Provided data Start Marker

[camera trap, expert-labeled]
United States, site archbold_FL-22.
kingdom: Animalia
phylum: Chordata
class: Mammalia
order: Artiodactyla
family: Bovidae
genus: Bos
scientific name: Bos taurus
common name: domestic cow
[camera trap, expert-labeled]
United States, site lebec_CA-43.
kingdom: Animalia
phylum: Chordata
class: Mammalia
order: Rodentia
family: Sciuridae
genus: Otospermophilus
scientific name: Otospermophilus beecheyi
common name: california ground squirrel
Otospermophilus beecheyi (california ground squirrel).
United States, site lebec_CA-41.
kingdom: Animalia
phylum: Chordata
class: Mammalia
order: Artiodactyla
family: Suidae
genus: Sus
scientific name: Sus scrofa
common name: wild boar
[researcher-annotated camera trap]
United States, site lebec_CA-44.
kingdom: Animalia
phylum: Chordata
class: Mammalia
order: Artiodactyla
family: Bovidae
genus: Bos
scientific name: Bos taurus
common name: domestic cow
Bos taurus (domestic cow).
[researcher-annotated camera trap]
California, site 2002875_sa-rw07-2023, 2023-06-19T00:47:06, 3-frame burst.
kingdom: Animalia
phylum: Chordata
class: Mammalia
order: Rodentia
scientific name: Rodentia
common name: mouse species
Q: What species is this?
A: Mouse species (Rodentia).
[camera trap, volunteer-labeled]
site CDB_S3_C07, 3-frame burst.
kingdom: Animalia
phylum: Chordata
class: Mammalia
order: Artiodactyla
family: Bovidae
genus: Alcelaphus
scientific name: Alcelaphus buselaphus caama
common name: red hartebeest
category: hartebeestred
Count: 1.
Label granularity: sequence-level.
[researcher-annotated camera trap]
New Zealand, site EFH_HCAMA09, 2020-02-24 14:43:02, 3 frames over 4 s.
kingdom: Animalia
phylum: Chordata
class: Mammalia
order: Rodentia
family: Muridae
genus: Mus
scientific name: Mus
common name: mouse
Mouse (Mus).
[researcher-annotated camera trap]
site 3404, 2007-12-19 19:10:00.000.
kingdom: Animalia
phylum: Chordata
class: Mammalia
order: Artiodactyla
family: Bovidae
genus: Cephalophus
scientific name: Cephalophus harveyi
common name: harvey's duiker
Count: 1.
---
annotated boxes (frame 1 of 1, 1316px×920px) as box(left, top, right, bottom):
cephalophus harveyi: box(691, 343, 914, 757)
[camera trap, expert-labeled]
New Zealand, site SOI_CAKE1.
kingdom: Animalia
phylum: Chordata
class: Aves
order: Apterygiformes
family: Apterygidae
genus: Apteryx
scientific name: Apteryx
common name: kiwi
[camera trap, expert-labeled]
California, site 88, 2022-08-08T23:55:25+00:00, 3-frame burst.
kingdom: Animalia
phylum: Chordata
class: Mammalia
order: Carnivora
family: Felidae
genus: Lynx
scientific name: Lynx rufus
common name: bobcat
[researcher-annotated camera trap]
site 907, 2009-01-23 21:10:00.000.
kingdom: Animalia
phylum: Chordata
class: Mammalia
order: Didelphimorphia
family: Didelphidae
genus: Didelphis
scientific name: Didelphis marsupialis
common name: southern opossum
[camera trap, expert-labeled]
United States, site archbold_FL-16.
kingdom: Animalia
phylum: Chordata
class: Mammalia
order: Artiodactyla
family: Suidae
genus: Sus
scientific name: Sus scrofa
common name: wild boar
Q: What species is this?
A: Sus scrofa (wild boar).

Provided data End Marker

:: What is needed ::
Whenever a line in the material contains the word "States", copy that line.

:: Completed task ::
United States, site archbold_FL-22.
United States, site lebec_CA-43.
United States, site lebec_CA-41.
United States, site lebec_CA-44.
United States, site archbold_FL-16.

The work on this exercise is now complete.